A Weston film theme tune gives way to a Rage Against the Machine-esque funk rock breakdown via a klezmer-like stomp. The lights go down, the smoke machine spews, and a couple of mushroom dancers spray silly string into the crowd.
As we’re pushed up against the front barrier this bit proves a bit too much for my four-year-old, but she certainly doesn’t want to leave and Henge bring us back by getting the whole crowd involved in Demilitarise, their anti-war singalong.
It’s great fun and apparently quite exhausting as both kids are asleep in their chariots, cocooned in sleeping bags and ear defenders, by the time we’ve left the tent.
Parked on the edge of tents for the rest of the evening and taking it in turns to guard the kids from stumbly ravers and dip in, we stick around for the start of a set from crowd-pleasing remix maestro The Reflex before wheeling ourselves over to The Den, packed out for Ross from Friends who delivers a set that takes us on a strangely nostalgic journey through lo-fi house, ambient techno and finally into a joyous and exuberant garage crescendo.
The final tune of his set features a vocal sample ‘freedom’ which send the crowd into a hands-in-the-air frenzy.

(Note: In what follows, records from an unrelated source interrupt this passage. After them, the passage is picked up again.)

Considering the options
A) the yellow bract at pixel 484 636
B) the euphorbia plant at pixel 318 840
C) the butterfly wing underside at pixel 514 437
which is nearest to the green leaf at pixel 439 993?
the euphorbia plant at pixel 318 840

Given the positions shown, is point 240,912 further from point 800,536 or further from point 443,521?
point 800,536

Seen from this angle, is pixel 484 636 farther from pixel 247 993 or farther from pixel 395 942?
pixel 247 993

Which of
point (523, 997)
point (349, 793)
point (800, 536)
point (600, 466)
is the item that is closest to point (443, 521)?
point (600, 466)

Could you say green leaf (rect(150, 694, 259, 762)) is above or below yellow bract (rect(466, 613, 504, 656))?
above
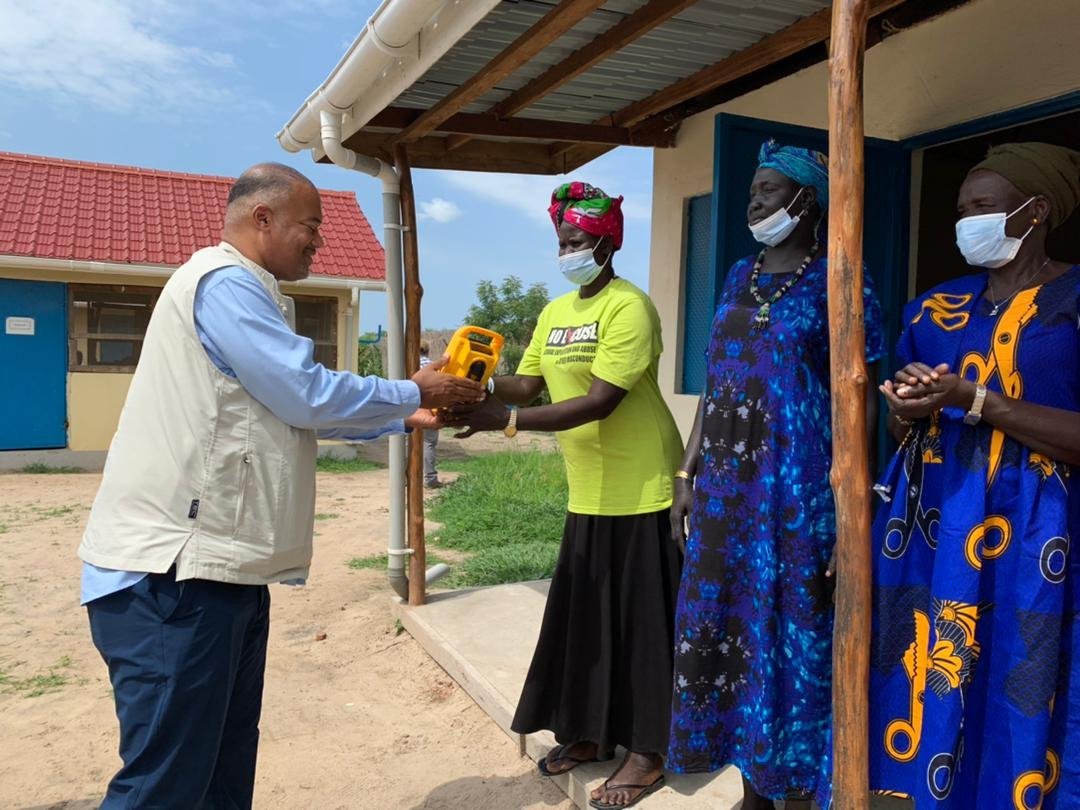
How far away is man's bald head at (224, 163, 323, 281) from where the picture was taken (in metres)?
2.29

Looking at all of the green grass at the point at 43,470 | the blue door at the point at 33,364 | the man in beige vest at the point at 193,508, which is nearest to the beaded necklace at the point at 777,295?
the man in beige vest at the point at 193,508

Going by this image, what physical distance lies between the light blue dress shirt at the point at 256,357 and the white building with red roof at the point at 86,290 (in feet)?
35.2

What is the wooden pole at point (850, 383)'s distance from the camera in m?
1.90

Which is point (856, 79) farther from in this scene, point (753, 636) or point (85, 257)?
point (85, 257)

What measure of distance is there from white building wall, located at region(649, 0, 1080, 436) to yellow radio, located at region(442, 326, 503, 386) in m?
2.05

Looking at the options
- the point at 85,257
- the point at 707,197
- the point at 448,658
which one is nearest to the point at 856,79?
the point at 707,197

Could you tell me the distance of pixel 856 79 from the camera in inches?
74.7

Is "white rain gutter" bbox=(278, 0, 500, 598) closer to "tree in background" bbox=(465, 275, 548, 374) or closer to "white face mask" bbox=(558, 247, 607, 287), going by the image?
"white face mask" bbox=(558, 247, 607, 287)

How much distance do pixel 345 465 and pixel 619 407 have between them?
10.4 meters

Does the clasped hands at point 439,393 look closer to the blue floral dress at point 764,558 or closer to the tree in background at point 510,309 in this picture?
the blue floral dress at point 764,558

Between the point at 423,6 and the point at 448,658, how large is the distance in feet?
9.88

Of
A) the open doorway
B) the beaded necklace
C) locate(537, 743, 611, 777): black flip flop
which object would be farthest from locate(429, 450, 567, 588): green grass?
the beaded necklace

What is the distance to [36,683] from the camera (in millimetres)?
4488

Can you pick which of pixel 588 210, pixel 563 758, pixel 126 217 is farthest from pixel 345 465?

While Farmfest has offered almost everything to a festival-starved family it has thus-far lacked much in the way of a broken beat, something I have been craving through a sound system for some time.
Luke Vibert soon resolves this as the headphones are passed to him at 2.30am. Starting off with some slow, blurry breaks with eery screams and whistles that take us back to the analogue 90s, his set gets progressively heavier and more dancefloor friendly.
Half an hour in and it’s turned into a jungle tear out, rattling Amen Andrews numbers alongside some 90s classics that have the tent a blur of closed eyed grinning heads and flailing limbs.
At this point it begins to rain and both kids stir in their wheeled beds. As we wheel them back to camp, grateful we’ve made it this far into the night, amen breaks drift across the fields and we still can’t quite believe we’re at a festival again.